También fui testigo de la significativa influencia de los niños, lo que refleja la conclusión de la socióloga de Harvard Carle C. Zimmerman de que es la orientación de una sociedad hacia la crianza de los niños lo que define la “cima de la creatividad y el progreso [de esa civilización]”3. Fue el colega de Carle Zimmerman, Pitirim A. Sorokin, quien llegó a la conclusión de que “el cultivo del amor mutuo y la tarea de educar a sus hijos estimulan a las personas casadas a liberar y desarrollar sus mejores impulsos creativos”4. Esta conclusión permite comprender el revolucionario estudio de Kathryn J. Edin sobre la vida de las mujeres pobres del centro de Filadelfia, donde en un mundo de pobreza, abuso, uso de drogas, encarcelamiento, trauma relacional y con el matrimonio lejos de su alcance, las madres solteras se sintieron rescatadas por sus bebés. Quienes les trajeron estabilidad, un lugar en el mundo, y un propósito por el que dar la vida5. En su trabajo posterior, la Dra. Edin descubrió que los hijos tenían la misma influencia en los padres solteros6.
Me he maravillado al conocer la función complementaria de madres y padres en el desarrollo de los niños. Una madre está preparada para establecer un vínculo a través del cual pueda ocurrir la comunicación emocional que es esencial para el desarrollo de un niño. Su bebé también está preparado para establecer un vínculo con ella, pues ya conoce su olor, su voz y su rostro. Esta notable relación parece dar forma a los cimientos de la identidad, la sensación de bienestar y la comprensión emocional.
De forma complementaria, la relación de un padre con su hijo parece moldear la capacidad relacional, el rendimiento, la comprensión de los límites y la gestión de las emociones. La cercanía de un padre ofrece a su hija una experiencia profunda de lo que siente un amor protector masculino, reforzando su capacidad para tomar decisiones sexuales sensatas. Su cercanía con su hijo ofrece una experiencia con la masculinidad que es protectora y afectuosa, no impulsada por la agresividad, la fuerza física o las proclividades sexuales7.

■ ■ ■ ■ ■ ■ ■

■ Instrucción 1:
Según el extracto del texto, ¿por qué un bebé está preparado para establecer un vínculo con su madre? Responde en una o dos oraciones.
■ Instrucción 2:
Reescribe el tramo del extracto del texto que va desde "Me he maravillado" hasta "la comprensión emocional.", cambiando "vínculo" por "lazo".
■ Instrucción 3:
Indica si cada afirmación concuerda con el extracto del texto, respondiendo sí o no y citando las palabras decisivas. (a) Pitirim A. Sorokin era colega de Carle Zimmerman. (b) El estudio de Kathryn J. Edin trataba sobre mujeres pobres de Chicago. (c) La relación de un padre con su hijo parece moldear la gestión de las emociones.

■ Extracto de datos:
■ ■ ■ ■ ■ ■ ■

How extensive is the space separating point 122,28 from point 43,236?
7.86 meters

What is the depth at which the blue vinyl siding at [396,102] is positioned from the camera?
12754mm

■ ■ ■ ■ ■ ■ ■

■ Respuesta completa 1:
Un bebé está preparado para establecer un vínculo con su madre porque ya conoce su olor, su voz y su rostro.

■ Respuesta completa 2:
Me he maravillado al conocer la función complementaria de madres y padres en el desarrollo de los niños. Una madre está preparada para establecer un lazo a través del cual pueda ocurrir la comunicación emocional que es esencial para el desarrollo de un niño. Su bebé también está preparado para establecer un lazo con ella, pues ya conoce su olor, su voz y su rostro. Esta notable relación parece dar forma a los cimientos de la identidad, la sensación de bienestar y la comprensión emocional.

■ Respuesta completa 3:
(a) Sí: "Fue el colega de Carle Zimmerman, Pitirim A. Sorokin".
(b) No: "la vida de las mujeres pobres del centro de Filadelfia".
(c) Sí: "la relación de un padre con su hijo parece moldear la capacidad relacional, el rendimiento, la comprensión de los límites y la gestión de las emociones".